What’s the outcome? The digital skincare Company A partially lost its competitive advantage - the proprietary nature of its recommendation engine's ML model - into which it had invested substantial engineering and infrastructure resources. For Company B, on the other hand, the attack was relatively inexpensive.

What makes model theft even more concerning is, in fact, that it’s a relatively cost-effective attack compared to the financial damage that it can inflict on its targets.

Luckily, this AI attack is still mostly theoretical as its real-world exploit implementation are rare and usually not as effective. Nevertheless, in the near future we can expect more exploit attempts bridging the gap between academic theory and real-world model stealing attacks: we will go through their main mitigation strategies in a future article.

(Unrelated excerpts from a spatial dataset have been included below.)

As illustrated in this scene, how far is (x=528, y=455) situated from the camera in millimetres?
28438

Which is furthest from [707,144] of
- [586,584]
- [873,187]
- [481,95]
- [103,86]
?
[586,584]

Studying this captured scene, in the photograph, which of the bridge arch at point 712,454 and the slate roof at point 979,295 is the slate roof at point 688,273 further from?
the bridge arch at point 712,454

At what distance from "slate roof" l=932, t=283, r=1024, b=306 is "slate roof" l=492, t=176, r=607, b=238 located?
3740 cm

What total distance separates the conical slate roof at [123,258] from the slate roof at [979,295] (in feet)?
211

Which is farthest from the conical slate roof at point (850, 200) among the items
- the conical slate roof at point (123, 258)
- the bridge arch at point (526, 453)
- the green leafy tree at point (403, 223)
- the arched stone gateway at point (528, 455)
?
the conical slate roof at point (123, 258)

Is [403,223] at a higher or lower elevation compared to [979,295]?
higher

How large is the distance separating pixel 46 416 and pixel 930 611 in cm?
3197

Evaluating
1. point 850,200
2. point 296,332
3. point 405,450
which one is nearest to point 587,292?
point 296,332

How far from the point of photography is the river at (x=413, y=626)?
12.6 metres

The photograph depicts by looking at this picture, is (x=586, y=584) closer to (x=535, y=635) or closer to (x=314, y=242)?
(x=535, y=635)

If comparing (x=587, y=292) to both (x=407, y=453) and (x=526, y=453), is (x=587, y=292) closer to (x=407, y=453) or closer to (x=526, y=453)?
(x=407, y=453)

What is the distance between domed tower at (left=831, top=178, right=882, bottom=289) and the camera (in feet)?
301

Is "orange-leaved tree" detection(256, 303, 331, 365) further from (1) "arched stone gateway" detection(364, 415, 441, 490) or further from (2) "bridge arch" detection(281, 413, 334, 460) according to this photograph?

Model stealing is just a relatively uncommon example within the growing taxonomy of AI security threats: there are many other AI attack vectors that are far more production-ready and pose a similarly devastating intellectual property loss and reputational damage to their targets.

Verdict

In conclusion, ML models are often the most capital intensive, the most valuable and the most obscure component in modern software architectures. At the same time, they are also one of the areas that is the most neglected from a cybersecurity perspective.

Securing them is, therefore, the most daunting challenge in the cybersecurity industry - as well as the most impactful.